Patent-system implications aside, it is unfortunate that Apple is adopting Samsung's usual role, and slaving copying their largest competitor's features. I own a Galaxy S7 Edge, and the screen is completely obnoxious. Without a phone cover which adds an extra plastic bezel (something I had avoided on all previous models, as it significantly increases the phone profile and consequent pocket bulge), the S7 Edge is a slippery piece of crap that causes unwanted palm-scroll actions every fifteen seconds or so--when it's not just slipping out of your hands, anyway. In addition to being a difficult-to-hold minefield of unwanted touch actions, the curved edges of the screen are harder to see, and force you to look squarely at the center of the phone if you want to actually see anything with low margins. Literally the only benefit of the bezel-less display that I have been able to discover is that it looks cool when the phone is just sitting there, unused.

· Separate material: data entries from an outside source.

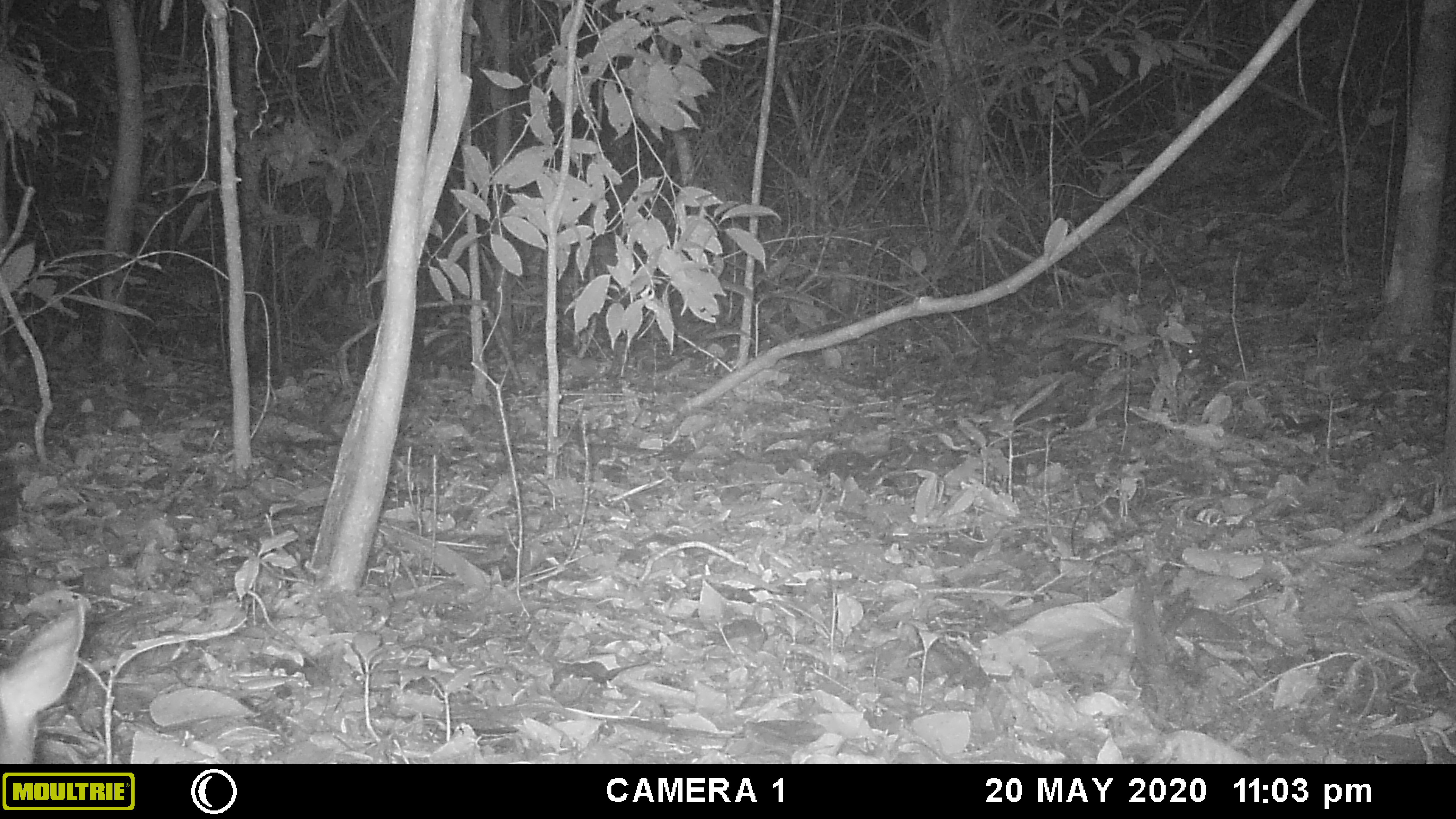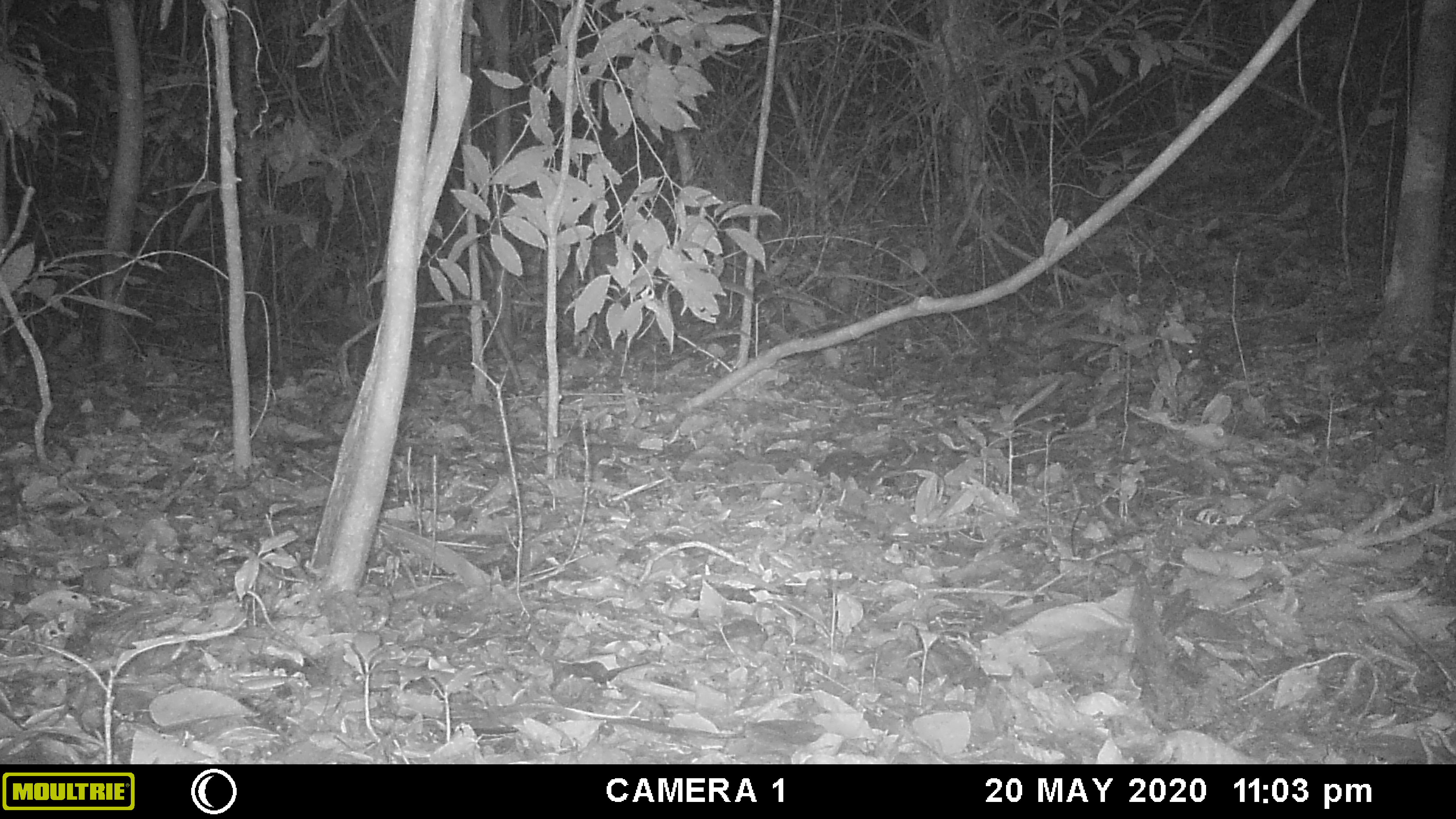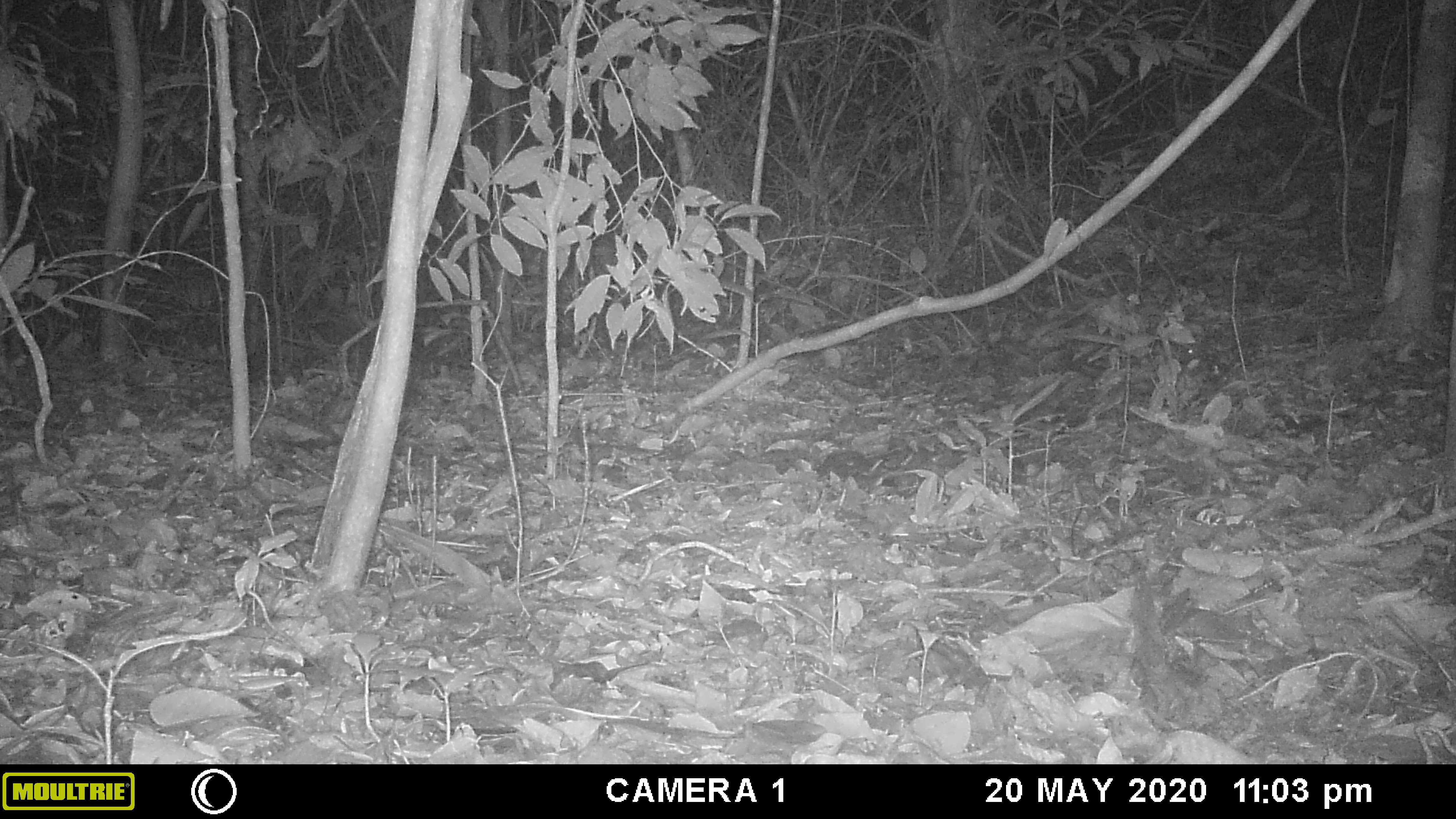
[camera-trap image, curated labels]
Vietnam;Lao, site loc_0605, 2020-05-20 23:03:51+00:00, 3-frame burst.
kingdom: Animalia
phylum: Chordata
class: Mammalia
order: Artiodactyla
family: Cervidae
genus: Muntiacus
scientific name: Muntiacus rooseveltorum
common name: roosevelt's muntjac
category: roosevelts muntjac group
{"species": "roosevelts muntjac group (roosevelt's muntjac) (Muntiacus rooseveltorum)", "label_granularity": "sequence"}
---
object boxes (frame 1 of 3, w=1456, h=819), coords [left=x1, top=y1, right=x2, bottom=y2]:
roosevelts muntjac group: [left=0, top=603, right=86, bottom=763]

And now Apple is going to make this standard as well, after which it will eventually be difficult to find a normal bezeled display on any phone? Oh joy.

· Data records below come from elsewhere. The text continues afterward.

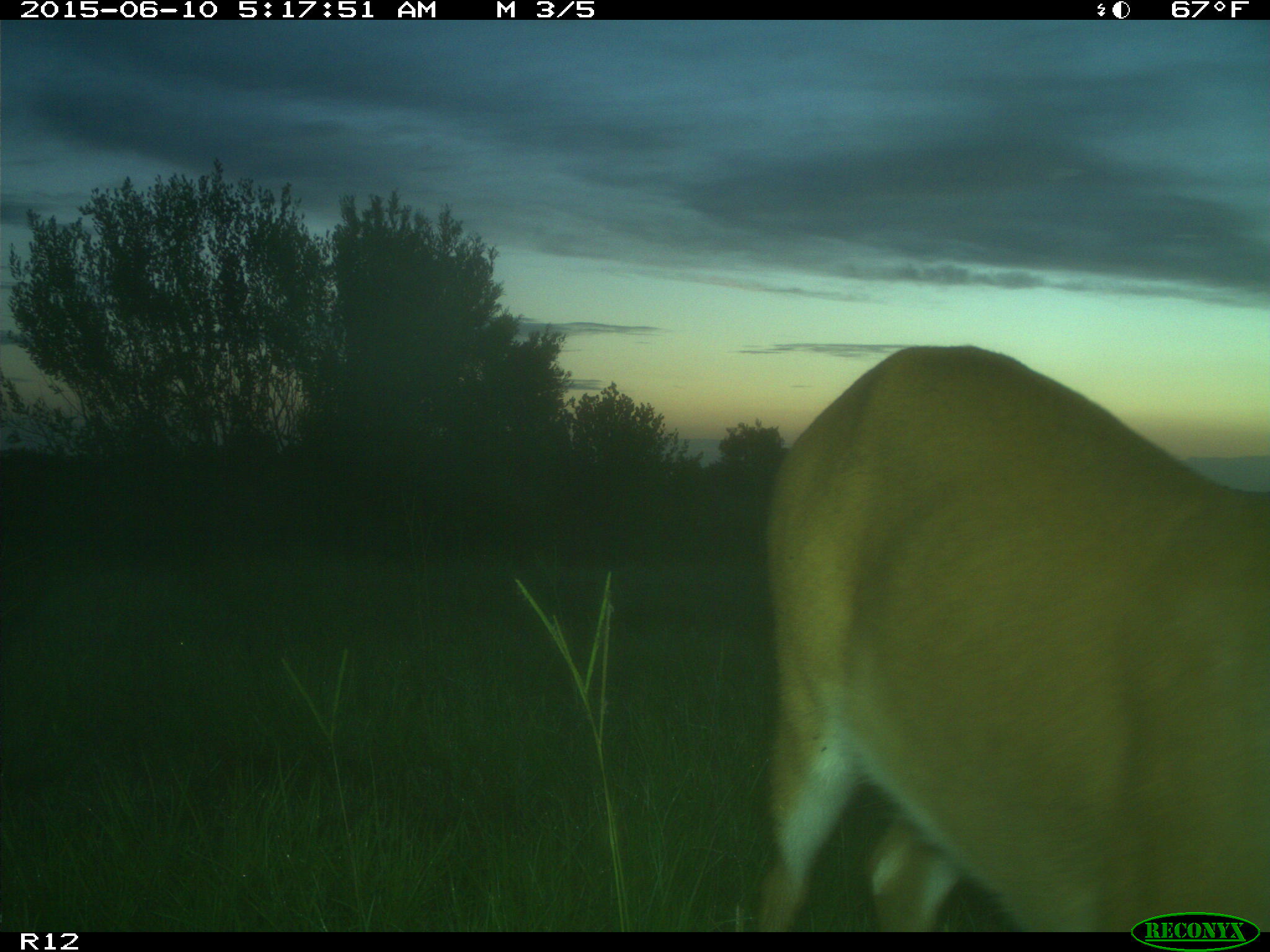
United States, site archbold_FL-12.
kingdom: Animalia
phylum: Chordata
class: Mammalia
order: Artiodactyla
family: Cervidae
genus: Odocoileus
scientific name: Odocoileus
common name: deer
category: unidentified deer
Unidentified deer (deer) (Odocoileus).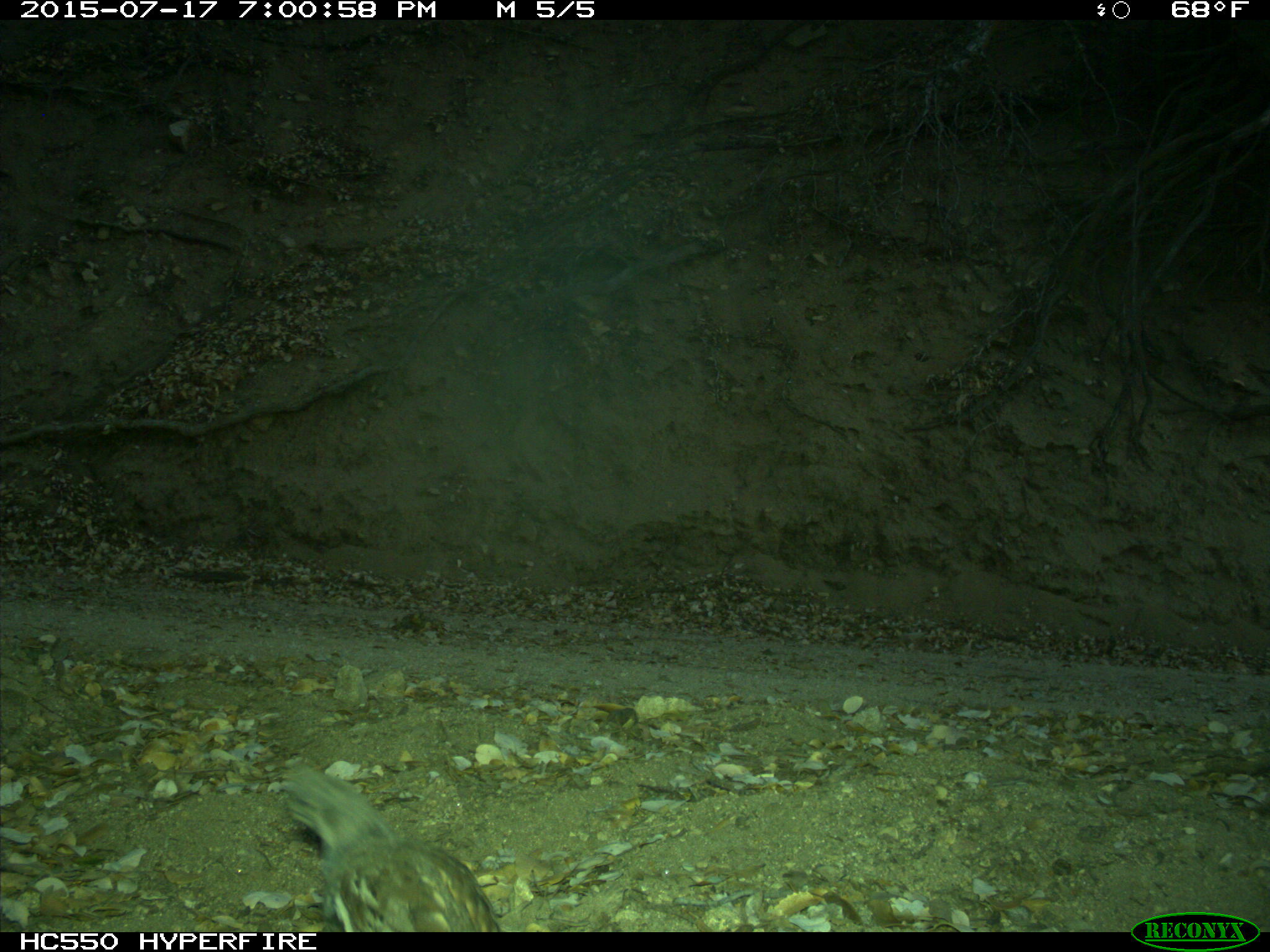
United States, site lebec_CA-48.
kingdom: Animalia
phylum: Chordata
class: Aves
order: Galliformes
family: Odontophoridae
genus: Callipepla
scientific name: Callipepla californica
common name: california quail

A) The Nexus 4 didn't have a curved display. It had curved glass covering a flat display. Not even close to the same thing.

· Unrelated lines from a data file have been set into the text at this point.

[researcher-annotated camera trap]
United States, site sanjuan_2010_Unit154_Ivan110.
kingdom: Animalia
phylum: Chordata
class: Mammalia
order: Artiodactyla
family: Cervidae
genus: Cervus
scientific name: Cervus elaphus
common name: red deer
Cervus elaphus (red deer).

B) Even if the Nexus 4 was a valid example, however, it still wouldn't matter, because Apple's application is technically a continuation of an earlier patent for which they've claimed priority. As such, while this one was filed in 2014, the effective filing date is September 2011, when the earlier patent application was filed.
Seriously. Am I the only klutz who'd destroy an all-glass bezel-free phone within three months if I couldn't wrap it in a drop-protecting case?
Gorilla Glass? Pfft. Drop *any* phone glass-down onto asphalt or ceramic tile from 6 feet without a proper case. If it doesn't get cracked the first time, it almost certainly WILL the second time around.
Personally, I'd be afraid to even HOLD a bezel-free phone that couldn't have a robust case. My phone get fumbled, dropped, or accidentally semi-flung AT LEAST once or twice per month.
If a patent creates a monopoly, why wouldn't they just use a pricing model that sets the price for the good at a level that supports paying the extended patent fees?
Monopolies are not inherently profitable. Just because you have a patent (a de-facto monopoly) doesn't mean it is worth billions. You can set whatever price you want but that doesn't mean people will pay it. That's why a graduated payment system makes sense. It clears out the patents that aren't commercially valuable in a reasonable amount of time and it creates use it or lose it incentives without having to bother with trying to determine if it is being "used" in some productive fashion. Once the value of a patent is exceeded by the cost of the payments it becomes public domain. This incentivizes economically valuable patents and makes holding large numbers of mostly worthless patents too costly to justify.
A simpler method of controlling hoarded intellectual property: Three years after being granted, if a patent is not used in a product it is held to be "idle" and demonstrating an idle patent becomes an affirmative defense in a patent violation lawsuit.
That's not simpler at all and it ignores several realities. First, all you are doing is incentivizing a bunch of bogus "products" to show that the patent is being "used" to get around your proposal. Don't doubt for a second that this would absolutely happen. Second, you have to implement a complicated and expensive review system. A payment system is FAR simpler and easier to administer and has the desired outcome without having to make subjective judgements about whether something is being used or now. Third, some items that get patented (like drugs or medical equipment) take considerable time to bring to market because of safety and efficacy concerns. It might take a decade or more to be able bring a real product to market after the research is done and patent granted. Fourth, you have to define what "being used in a product" actually means. That's not nearly as easy as it sounds and is positively loaded with opportunities for bad judgement.
I agree with your intent but I think proposals to judge whether a patent is being used are doomed to failure. A payment schedule is a MUCH easier way to achieve the desired end result.